First Man Opera 3a di Damien Chazelle
Il regista che si è fatto conoscere nel 2014 con Whiplash, per poi vincere nel 2016 ben 6 statuette con l’indimenticabile La La Land, torna, per la seconda volta, ad aprire la 75. Mostra del Cinema di Venezia con “First Man”.
La musica, da sempre protagonista dei suoi film, ora passa in secondo piano, prendendo la forma della memoria del protagonista, diventando il fil rouge dei suoi momenti introspettivi più intimi.
Il film diretto da Damien Chazelle vede, nel ruolo dell’astronauta Neil Armstrong, l’attore Ryan Gosling affiancato da Claire Foy nel ruolo della moglie.
Con First Man, per la prima volta si affronta il tema dell’allunaggio non soltanto sotto il profilo storico-politico ma soprattutto da un punto di vista umano.
Infatti Chazelle sceglie una cifra più introspettiva, dipingendo con tratti delicati la figura dell’uomo Neil Armstrong, le emozioni e le fragilità che ha saputo convertire in una missione oltre ogni capacità umana.
A differenza delle sue precedenti opere, di cui è stato anche sceneggiatore, questa volta Chazelle si affida al Premio Oscar Josh Singer, i cui fiori all’occhiello sono titoli come “Il caso Spotlight”, “The Post” e “Il quinto potere”.
Nonostante ciò e nonostante la presenza di Steven Spielberg nonché dello stesso sceneggiatore tra i produttori esecutivi, il regista è riuscito a far prevalere in First Man il suo tratto distintivo trasformando la pellicola nel delicato viaggio introspettivo di un uomo, di un marito, di un padre sensibile che, dopo la morte della propria bambina, decide di non arrendersi e di seguire il suo ambizioso progetto candidandosi alla selezione per il programma spaziale.
Ritroviamo il tocco di Chazelle nelle inquadrature e nell’attenzione ai dettagli.
Nell’iniziale costante presenza della fede nuziale al dito di Armstrong, che va via via affievolendosi man mano che il suo rapporto con la famiglia si raffredda, fino a diventare quasi “ingombrante” nel momento in cui è costretto ad assumersi la responsabilità della sua decisione nei confronti dei figli.
Lo ritroviamo anche nella scelta stilistica di una cucina che sembra rappresentare il cuore dell’astronauta in cui, all’inizio, fa entrare la propria famiglia per poi, alla fine, ritrovarcisi solo a seguito di una serie di lutti che lo portano ad allontanarsi dalle persone che ama nel tentativo di proteggersi dal dolore e di non perdere la lucidità per non compromettere il raggiungimento della missione.
Damien Chazelle decide fin dalla prima sequenza di farci vivere in prima persona i tentativi di superare i confini dell’uomo attraverso il respiro affannato, lo scricchiolio, il clangoredei bulloni e le vibrazioni della navicella spaziale.
Allo spettatore viene concesso di diventare Neil astronauta provando le sue stesse sensazioni in volo, ma non di vestire i suoi panni nella sua vita privata.
Durante la conferenza stampa il regista ha spiegato:
“La mia generazione è cresciuta in un mondo in cui l’idea di conquista dello “spazio” era già successa.
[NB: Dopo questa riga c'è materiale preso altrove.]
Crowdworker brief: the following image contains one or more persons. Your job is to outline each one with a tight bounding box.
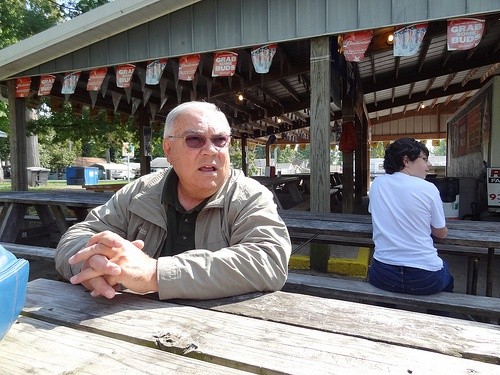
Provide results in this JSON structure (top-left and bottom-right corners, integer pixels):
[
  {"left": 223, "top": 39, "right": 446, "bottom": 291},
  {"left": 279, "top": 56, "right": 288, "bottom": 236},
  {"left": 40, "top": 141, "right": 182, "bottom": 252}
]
[
  {"left": 54, "top": 101, "right": 292, "bottom": 299},
  {"left": 368, "top": 137, "right": 454, "bottom": 316}
]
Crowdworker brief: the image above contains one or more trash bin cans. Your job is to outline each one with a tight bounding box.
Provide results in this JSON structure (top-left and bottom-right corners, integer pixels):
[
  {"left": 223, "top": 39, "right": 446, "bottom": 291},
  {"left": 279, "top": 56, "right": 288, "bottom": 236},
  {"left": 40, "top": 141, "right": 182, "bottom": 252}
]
[
  {"left": 26, "top": 167, "right": 52, "bottom": 188},
  {"left": 66, "top": 165, "right": 100, "bottom": 186}
]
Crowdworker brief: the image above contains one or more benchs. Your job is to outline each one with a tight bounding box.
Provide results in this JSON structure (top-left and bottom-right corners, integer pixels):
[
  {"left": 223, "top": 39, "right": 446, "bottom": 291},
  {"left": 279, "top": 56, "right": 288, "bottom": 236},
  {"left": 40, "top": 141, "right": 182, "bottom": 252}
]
[
  {"left": 287, "top": 189, "right": 340, "bottom": 211},
  {"left": 0, "top": 238, "right": 500, "bottom": 324}
]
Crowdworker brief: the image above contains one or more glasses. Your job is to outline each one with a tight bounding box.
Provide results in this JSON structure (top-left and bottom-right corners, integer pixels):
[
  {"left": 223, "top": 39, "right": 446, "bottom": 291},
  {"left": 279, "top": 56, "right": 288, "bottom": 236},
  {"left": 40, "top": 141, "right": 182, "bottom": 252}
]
[
  {"left": 419, "top": 155, "right": 429, "bottom": 163},
  {"left": 168, "top": 133, "right": 229, "bottom": 150}
]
Un’immagine iconica che ha reso molto semplice e scontato tutto quello che c’è stato per raggiungerla”, continua Chazelle ”Ho capito davvero cos’erano le navicelle dell’epoca visitando i musei. Erano così piccole, sembravano delle lattine volanti. Ho cercato di far percepire la sensazione dello spazio vuoto e del nero oltre gli occhi degli astronauti, del viaggio e della ricerca di un luogo dove atterrare. E di far capire i sacrifici fatti dalle varie persone per rendere il tutto possibile”.
Un film, per noi, da non perdere. Voto 10.